Preparation of Compound V-2
Compound IV-2(19.00g, 52.13mmol, 1.0eq.) was dissolved in DCM (200mL), cooled to-40 deg.C, DAST (8.40g, 52.13mmol, 1.0eq.) was added in portions, and after addition was complete, the reaction was stirred at 0 deg.C for 8h, and TLC indicated that the starting material was complete. The reaction solution was washed with water, dried, made into sand, and purified by column chromatography (PE/EA elution) to give 9.27g of compound V-2 as a yellow solid with a yield of 46%.
Preparation of Compound I-2
Mixing compound V-2(9.01g, 23.29mmol, 1.0eq.) with 10% Pd (OH)21.0 g/C, EtOH (50mL) was added, and the reaction was stirred at 10 ℃ under 5atm hydrogen atmosphere for 10h, and TLC showed the completion of the reaction. The reaction was filtered, concentrated to sand and purified by column chromatography (DCM/MeOH) to give 2.57g of white solid I-2 in 68.3% yield, purity: 98 percent.1HNMR(400MHz,CDCl3)(ppm):3.06-3.04(m,2H),2.75-2.68(m,6H),2.13-2.11(m,1H),2.01-2.03(m,2H),1.81-1.83(m,1H);(ESI-TOF)m/z:[M+H]+calcd for C7H12F2N2:162;found:163。
Example 3
Preparation of Compound IV-1
Compound II-1(18.00g, 91.26mmol, 1.0eq.) and compound III (84.53g, 365.04mmol, 4.0eq.) were added to acetonitrile (200mL), the reaction was stirred at room temperature for 18h, and TLC showed the starting material was reacted. And (3) performing column chromatography purification (PE/EA elution) on the reaction liquid to obtain 13.20g of a compound IV-1 which is yellow oily matter, wherein the yield is 44%.1HNMR(400MHz,CDCl3)(ppm):7.32-7.26(m,5H),4.13-4.03(m,2H),3.98(m,1H),3.76-3.54(m,2H),3.17-3.12(m,1H),2.99-2.87(m,3H),2.77-2.72(m,2H),2.39(m,1H),1.49(s,9H)。

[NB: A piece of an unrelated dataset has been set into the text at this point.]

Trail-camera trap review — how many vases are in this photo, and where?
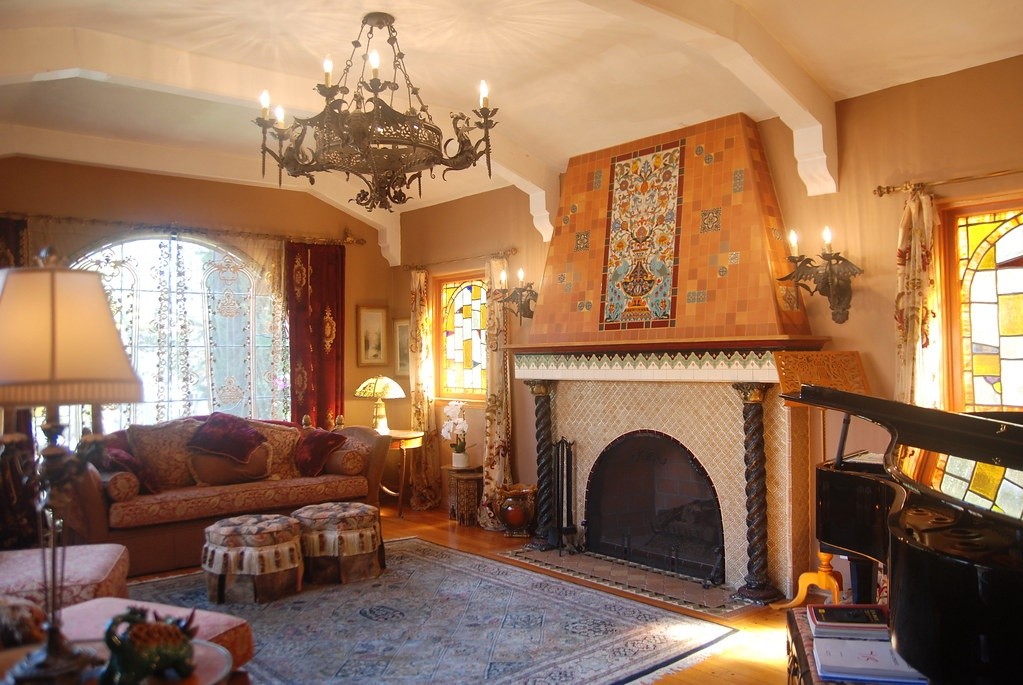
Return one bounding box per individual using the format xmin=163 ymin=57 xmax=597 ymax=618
xmin=492 ymin=484 xmax=537 ymax=537
xmin=452 ymin=452 xmax=471 ymax=466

Preparation of Compound V-1
Dissolving compound IV-1(12.00g, 36.32mmol, 1.0eq.) in DCM (200mL), cooling to-78 deg.C, adding DAST (17.56g, 108.95mmol, 3.0eq.) in portions, after adding, naturally heating to 20 deg.C, reacting for 16h, TLC shows that the raw materials are reacted completely. Reaction solutionWashing with water, drying, making sand, and purifying by column chromatography (PE/EA leaching) to obtain compound V-1 as white solid 4.90g with yield 38.3%.1HNMR(400MHz,CDCl3)(ppm):7.33-7.26(m,5H),3.76-3.62(m,5H),3.38-3.32(m,1H),2.83-2.68(m,4H),2.61(m,1H),2.42(m,1H),1.49(s,9H)。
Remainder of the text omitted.